### Aufgabenstellung
Aus dem Bericht über den Brand im Glemmtalerhof ist der Abschnitt zwischen „Das Rätsel ist“ und „Donnerstag bekannt gab.“ wortgetreu abzuschreiben, beide Stellen eingeschlossen.
═══ Ausgewählter Text
Glemmtalerhof Österreich

Elektrischer Defekt löste Hotel-Brand aus

Das Rätsel ist gelöst: "Mit an Sicherheit grenzender Wahrscheinlichkeit" löste ein Defekt in den elektrischen Leitungen den Großbrand im Glemmtalerhof im Wintersportort Saalbach-Hinterglemm aus, wie die Polizei am Donnerstag bekannt gab.

Laut Brandermittlern kam es in den elektrischen Leitungen, die in der Zwischendecke über der finnischen Sauna im fünften Stock des Glemmtalerhofs verlegt waren, zu einem Defekt, was in weiterer Folge zum Großbrand führte. Dass der Brand gelegt wurde, schließen die Spezialisten aus.

Damit hat sich die Vermutung von Karl Schnell, dessen Ehefrau Christine das Hotel führt, bestätigt. Der FPÖ-Landesparteiobmann und praktische Arzt hatte bereits in der Brandnacht gegenüber der APA erklärt, dass die Ursache des Feuers offenbar ein elektrischer Defekt im Saunabereich war.

Das Feuer war am 25. Dezember gegen 22.15 Uhr ausgebrochen. 141 Hotelgäste mussten evakuiert werden. Zwei Urlauber wurden mit Verdacht auf leichte Rauchgasvergiftungen ins Spital gebracht.

Laut Landesfeuerwehrverband Salzburg waren insgesamt 441 Helfer im Einsatz, davon 386 Feuerwehrleute von 18 Wehren. An den Brandermittlungen beteiligten sich Beamte des Bundes- und Landeskriminalamtes sowie der Bezirksbrandermittlung Zell am See.
══════
═══ Vorliegende Daten
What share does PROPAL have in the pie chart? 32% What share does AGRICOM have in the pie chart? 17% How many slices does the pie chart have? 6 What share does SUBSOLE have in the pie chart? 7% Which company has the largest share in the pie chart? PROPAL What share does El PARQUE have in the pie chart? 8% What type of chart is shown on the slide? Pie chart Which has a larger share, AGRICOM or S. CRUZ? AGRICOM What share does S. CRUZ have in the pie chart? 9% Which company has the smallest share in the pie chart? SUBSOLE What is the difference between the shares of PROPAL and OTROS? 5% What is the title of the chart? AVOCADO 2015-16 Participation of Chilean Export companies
══════
### Antwort
Das Rätsel ist gelöst: "Mit an Sicherheit grenzender Wahrscheinlichkeit" löste ein Defekt in den elektrischen Leitungen den Großbrand im Glemmtalerhof im Wintersportort Saalbach-Hinterglemm aus, wie die Polizei am Donnerstag bekannt gab.